Below are some other treatments which can be recommended by the doctor:
Intrathecal drug pumps: Implanted catheters and pumps would be used to send the medication, which relieves pain through the spinal fluid.
Sympathetic nerve blocks: These nerve blocks are done in a variety of ways and also provide a significant amount of relief from the pain for some patients. One kind of such block would involve the placing of anesthetic next to the spine so that it directly blocks the sympathetic nerves.
Spinal cord stimulation: In this stimulation technique, there are electrodes that are placed next to the spinal cord. This would offer relief from pain for many people.
Surgical sympathectomy: This is a controversial technique, since it involves the destruction of all the nerves that are involved in RSD. Some of the experts believe that this technique has certain favorable outcomes, while some others feel that it tends to worsen the existing condition of RSD. Hence, this technique should only be considered by those people whose pain has been dramatically but temporarily relieved with the selective blocks technique.

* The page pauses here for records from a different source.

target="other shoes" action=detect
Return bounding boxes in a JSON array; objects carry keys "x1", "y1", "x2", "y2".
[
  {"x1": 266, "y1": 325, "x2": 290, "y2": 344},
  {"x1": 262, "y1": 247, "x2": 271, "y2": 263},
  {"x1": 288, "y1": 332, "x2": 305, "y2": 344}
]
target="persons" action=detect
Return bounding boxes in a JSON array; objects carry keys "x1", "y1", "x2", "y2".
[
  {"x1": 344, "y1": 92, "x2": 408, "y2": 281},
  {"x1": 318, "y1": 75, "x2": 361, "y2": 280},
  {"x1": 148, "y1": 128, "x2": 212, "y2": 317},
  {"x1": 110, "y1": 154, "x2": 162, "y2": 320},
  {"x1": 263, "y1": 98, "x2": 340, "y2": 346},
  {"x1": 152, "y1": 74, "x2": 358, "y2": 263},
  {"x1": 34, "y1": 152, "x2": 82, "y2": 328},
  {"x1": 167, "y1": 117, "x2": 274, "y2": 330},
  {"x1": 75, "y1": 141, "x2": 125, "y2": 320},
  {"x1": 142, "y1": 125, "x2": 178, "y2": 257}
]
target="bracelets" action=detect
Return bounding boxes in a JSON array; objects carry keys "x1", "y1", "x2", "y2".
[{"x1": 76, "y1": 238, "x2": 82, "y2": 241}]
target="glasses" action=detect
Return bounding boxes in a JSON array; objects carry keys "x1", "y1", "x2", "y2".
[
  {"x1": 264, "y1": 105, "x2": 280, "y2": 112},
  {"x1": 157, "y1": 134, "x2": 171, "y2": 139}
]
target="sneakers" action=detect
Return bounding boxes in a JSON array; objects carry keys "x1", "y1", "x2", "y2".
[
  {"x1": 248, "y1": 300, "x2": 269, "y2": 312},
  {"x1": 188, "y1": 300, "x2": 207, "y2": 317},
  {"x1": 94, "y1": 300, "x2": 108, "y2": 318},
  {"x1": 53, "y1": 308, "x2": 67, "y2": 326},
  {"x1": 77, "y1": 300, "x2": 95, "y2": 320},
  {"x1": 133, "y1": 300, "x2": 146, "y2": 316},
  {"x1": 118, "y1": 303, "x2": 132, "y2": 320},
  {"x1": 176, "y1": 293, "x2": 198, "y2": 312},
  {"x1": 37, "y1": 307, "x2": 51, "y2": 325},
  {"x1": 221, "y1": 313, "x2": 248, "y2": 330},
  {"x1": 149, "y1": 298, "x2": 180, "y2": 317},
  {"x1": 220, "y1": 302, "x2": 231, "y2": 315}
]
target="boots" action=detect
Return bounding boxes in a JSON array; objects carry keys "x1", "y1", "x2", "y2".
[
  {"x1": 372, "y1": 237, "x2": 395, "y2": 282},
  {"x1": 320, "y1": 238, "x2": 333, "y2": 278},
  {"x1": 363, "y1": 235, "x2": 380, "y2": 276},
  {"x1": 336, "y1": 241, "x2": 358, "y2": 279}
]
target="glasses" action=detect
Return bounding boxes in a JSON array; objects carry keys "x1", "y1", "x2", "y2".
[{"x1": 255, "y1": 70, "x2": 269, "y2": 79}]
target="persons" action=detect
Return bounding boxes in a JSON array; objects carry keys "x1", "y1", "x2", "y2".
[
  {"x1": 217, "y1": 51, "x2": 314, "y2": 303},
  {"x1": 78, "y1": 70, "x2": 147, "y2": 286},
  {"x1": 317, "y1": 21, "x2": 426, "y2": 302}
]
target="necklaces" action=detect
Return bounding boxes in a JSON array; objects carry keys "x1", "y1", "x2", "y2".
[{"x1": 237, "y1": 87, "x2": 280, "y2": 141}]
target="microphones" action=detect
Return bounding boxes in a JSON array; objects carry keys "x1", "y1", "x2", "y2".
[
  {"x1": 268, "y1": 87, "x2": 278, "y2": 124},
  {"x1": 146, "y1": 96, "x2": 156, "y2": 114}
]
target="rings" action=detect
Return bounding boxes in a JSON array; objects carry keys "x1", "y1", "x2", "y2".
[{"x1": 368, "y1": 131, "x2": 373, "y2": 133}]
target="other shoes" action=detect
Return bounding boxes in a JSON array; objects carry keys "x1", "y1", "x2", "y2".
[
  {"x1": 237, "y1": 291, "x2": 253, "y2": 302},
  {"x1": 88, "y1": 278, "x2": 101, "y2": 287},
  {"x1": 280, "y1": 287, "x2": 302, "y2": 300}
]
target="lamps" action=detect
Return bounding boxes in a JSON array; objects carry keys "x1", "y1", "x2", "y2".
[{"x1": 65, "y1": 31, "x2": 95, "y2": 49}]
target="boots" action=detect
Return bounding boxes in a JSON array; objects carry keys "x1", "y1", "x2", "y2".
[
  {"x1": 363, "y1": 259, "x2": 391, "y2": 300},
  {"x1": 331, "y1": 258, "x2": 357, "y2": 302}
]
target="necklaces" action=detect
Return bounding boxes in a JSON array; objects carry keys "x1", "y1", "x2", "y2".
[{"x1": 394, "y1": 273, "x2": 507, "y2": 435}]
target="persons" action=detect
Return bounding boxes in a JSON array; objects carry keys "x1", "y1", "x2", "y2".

Natural Remedies of Reflex Sympathetic Dystrophy
Turmeric: Turmeric is a very common Indian spice. It has properties that provide relief from pain. Turmeric is sold as whole root, capsules, or extract powders. Turmeric is used throughout the Indian history for controlling any kind of pain. It is also beneficial for vitality and longevity. It is rich in anti-inflammatory properties. It is easily available. One can add turmeric in warm milk and drink it. It has proven to be very beneficial for overall health.
Vitamin D: Patients suffering from deficiency of vitamin D tend to experience chronic pain. Vitamin D is very much essential for the body, so that it processes the much needed calcium and maintains strong and healthy bones. One can take supplements of vitamin D or include milk in the regular diet.
Magnesium: Foods rich in magnesium are very beneficial for the body, since magnesium helps to improve the overall circulation and is also known to relax the muscles and joints, which get stiff. There are various supplements available that contain magnesium, but one can also consume Epsom salts as an alternative. Add this salt to the bath so that the body absorbs magnesium directly in the skin.
Ginger: This is a very common type of root found in the Asian region. Ginger is also used in various cuisines. Ginger is known to possess anti-inflammatory properties; hence, it reduces the inflammation, helps in joint pain, and also increases smooth circulation. There are ginger capsules or powders available, but the common method of consuming ginger is by drinking ginger tea. As part of added benefit, ginger is also known to help with motion sickness and nausea.
- Reflex sympathetic dystrophy is an older term used for CRPS. It is a chronic condition.
- This syndrome is often characterized by severe burning pain that affects one of the extremities, such as the hands, feet, arms, or legs.
- RSD is type I of the CRPS and is triggered by an injury when there is no primary injury in the affected area.